◆ Given data ◆
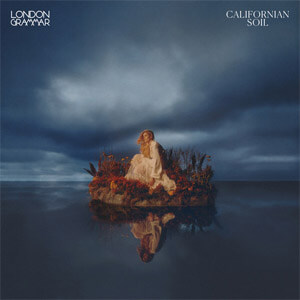 Álbum Californian Soil de London Grammar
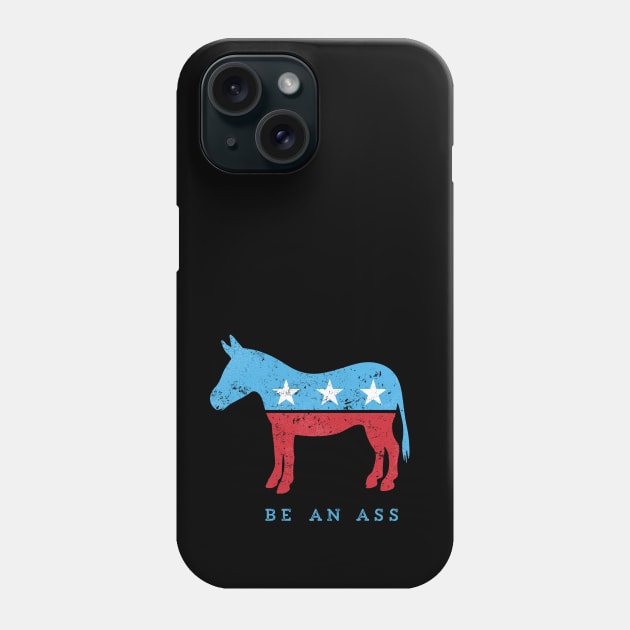 Be... {a democrat} - funny political play on DNC donkey Phone Case by directdesign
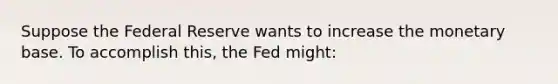 Suppose the Federal Reserve wants to increase the monetary base. To accomplish this, the Fed might:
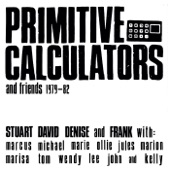 Primitive Calculators - I Can't Stop It (Single Version)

◆ What is expected ◆
Once the line with "Suppose the Federal" is found, output it and every line after it through the end of the listing, exactly, without pictures.

◆ Answer to the problem ◆
 Suppose the Federal Reserve wants to increase the monetary base. To accomplish this, the Fed might:
 Primitive Calculators - I Can't Stop It (Single Version)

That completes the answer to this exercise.